Search
  • Marvin Hoxha

Apache Kafka and ML use cases


GitHub Repo:https://github.com/data-max-hq/kafka-dogbreed-classification


In the post, we will be focusing on Apache Kafka, if you want to know more about model Serving with Seldon-Core and Tensorflowserving you check our Dog-breed-classification blog post.

Topics:

  1. How does Apache Kafka work.

  2. What is Confluent Platform and how to setup it up.

  3. How to publish a message on a topic with a Kafka producer.

  4. How to fetch a message from a topic with Kafka consumer and send a message to Slack Channel

Why would you use Apache Kafka?

Apache Kafka is a data store optimized for processing streaming data in real-time. Streaming data is the continuous transfer of data from different data sources at a steady, high-speed rate. A streaming platform needs to handle this huge amount of data incrementally and sequentially.


The Benefits of using Kafka:

  1. Kafka is scalable

  2. Kafka is highly reliable

  3. Kafka offers High Performance

So how does Apache Kafka work?

Broadly, Kafka accepts streams of events written by data producers and stores records chronologically in partitions across brokers (servers). Each record contains information about an event which they are grouped into topics. Finally, data consumers get their data by subscribing to the topics they want.


Project Development:

Apache Kafka is written in java and scala by Apache Software Foundation. In this project, we use Kafka-python which is a python client for Apache Kafka and is designed to function much like the official java client. In this Project, we are using Confluent Platform, which includes the latest release of Kafka and additional tools and services that make it easier to build and manage an Event Streaming Platform. To set up the Confluent Platform we are using the official Docker Compose file.


Kafka producer:

  1. We encode the image to string using base64.

  2. We use producer.send() to create the topic in the broker if it doesn't already exist and send the image to the broker endpoint.

Kafka consumer:

  1. The consumer receives the image as a string from the topic in the broker and decodes and saves it locally.

  2. We use TensorFlow Keras to process the image for the prediction.

  3. We use either TensorFlow Serving or Seldon-Core to serve the image to the model and get back the prediction.

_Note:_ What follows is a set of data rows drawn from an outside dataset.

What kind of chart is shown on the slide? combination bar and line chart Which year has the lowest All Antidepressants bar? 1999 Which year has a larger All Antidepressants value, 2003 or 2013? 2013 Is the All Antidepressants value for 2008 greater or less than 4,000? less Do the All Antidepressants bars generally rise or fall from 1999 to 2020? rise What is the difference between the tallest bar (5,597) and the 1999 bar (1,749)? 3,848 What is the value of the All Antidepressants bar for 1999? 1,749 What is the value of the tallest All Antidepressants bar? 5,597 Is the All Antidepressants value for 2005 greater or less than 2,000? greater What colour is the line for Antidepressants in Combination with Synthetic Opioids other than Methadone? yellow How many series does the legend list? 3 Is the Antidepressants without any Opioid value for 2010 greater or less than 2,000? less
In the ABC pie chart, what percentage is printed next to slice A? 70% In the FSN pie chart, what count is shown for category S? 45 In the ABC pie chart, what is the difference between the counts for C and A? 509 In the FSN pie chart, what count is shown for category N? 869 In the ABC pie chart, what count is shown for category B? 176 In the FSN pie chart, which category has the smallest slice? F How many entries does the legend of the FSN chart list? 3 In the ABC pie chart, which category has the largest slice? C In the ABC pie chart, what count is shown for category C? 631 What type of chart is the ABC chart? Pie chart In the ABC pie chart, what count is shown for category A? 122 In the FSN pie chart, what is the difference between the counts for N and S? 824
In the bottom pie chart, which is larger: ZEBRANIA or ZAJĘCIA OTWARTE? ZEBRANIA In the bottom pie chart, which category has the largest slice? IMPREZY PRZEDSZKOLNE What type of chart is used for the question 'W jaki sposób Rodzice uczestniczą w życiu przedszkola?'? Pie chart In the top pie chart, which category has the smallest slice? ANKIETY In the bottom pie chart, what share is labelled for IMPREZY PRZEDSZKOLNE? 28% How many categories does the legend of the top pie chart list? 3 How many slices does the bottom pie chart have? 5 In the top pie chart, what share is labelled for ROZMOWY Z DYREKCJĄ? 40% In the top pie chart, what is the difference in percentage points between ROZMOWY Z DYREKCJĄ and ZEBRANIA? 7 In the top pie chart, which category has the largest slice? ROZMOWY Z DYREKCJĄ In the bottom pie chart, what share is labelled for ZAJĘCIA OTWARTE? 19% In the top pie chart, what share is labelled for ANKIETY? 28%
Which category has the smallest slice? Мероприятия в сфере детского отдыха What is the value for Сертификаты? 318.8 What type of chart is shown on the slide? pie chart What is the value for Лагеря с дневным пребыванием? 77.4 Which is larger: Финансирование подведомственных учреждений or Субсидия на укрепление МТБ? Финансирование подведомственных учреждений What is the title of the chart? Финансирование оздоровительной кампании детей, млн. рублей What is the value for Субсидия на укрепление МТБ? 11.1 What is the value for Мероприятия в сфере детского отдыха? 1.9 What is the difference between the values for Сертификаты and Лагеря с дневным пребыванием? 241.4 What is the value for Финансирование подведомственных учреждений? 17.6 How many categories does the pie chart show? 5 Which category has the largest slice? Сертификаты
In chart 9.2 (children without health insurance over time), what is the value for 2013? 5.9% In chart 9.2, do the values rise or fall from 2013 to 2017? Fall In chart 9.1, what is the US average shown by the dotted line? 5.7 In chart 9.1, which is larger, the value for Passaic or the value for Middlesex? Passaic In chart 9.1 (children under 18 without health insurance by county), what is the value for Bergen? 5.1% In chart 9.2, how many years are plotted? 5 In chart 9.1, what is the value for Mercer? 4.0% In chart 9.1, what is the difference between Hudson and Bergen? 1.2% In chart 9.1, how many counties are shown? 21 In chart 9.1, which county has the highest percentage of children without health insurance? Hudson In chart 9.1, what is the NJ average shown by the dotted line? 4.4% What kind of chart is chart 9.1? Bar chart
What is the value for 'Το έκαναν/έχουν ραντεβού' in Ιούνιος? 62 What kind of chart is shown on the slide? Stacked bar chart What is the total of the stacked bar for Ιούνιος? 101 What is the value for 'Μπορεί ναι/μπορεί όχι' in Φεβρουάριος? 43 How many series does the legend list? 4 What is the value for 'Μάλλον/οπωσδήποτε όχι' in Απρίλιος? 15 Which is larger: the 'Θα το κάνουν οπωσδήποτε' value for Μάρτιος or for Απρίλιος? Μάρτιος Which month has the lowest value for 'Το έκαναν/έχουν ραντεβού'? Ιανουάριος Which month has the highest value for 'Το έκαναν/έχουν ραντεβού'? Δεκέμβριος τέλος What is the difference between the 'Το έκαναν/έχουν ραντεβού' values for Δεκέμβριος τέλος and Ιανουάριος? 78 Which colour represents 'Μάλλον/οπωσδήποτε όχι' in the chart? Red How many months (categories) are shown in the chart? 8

  4. We then send the photo and prediction to slack

To send the message and photo to slack we need to build a slack app and connect it to the channel you want to send the message. Then copy the Bot User OAuth Token from the

OAuth & Permissions section in the features menu and add it to the code. You will also need to add the slack channel id.

Project structure:


Setup

The docker-compose file from Confluent will start the required components. The dashboard can be accessed here http://localhost:9021.


Trigger producer:

python3 kafka_producer.py
  • If the topic "dogtopic" doesn't exist it will automatically be created.

  • A dog image will be sent as a message to the topic.

Consume data:

When the consumer receives a dog image:

  • It will be sent to Seldon-Core to get the predicted dog breed.

  • The result will be posted on a slack channel.

Conclusion:

In this blog, you learned how to set up Confluent Kafka and create a simple Kafka producer that creates a topic and sends an image which is then received by the Kafta consumer and used to get a prediction from a TensorFlow model, and then lastly the Kafka consumer sends the image and prediction to slack.

This basic example should give you an idea of the kafka-python structure that you can use for your own projects.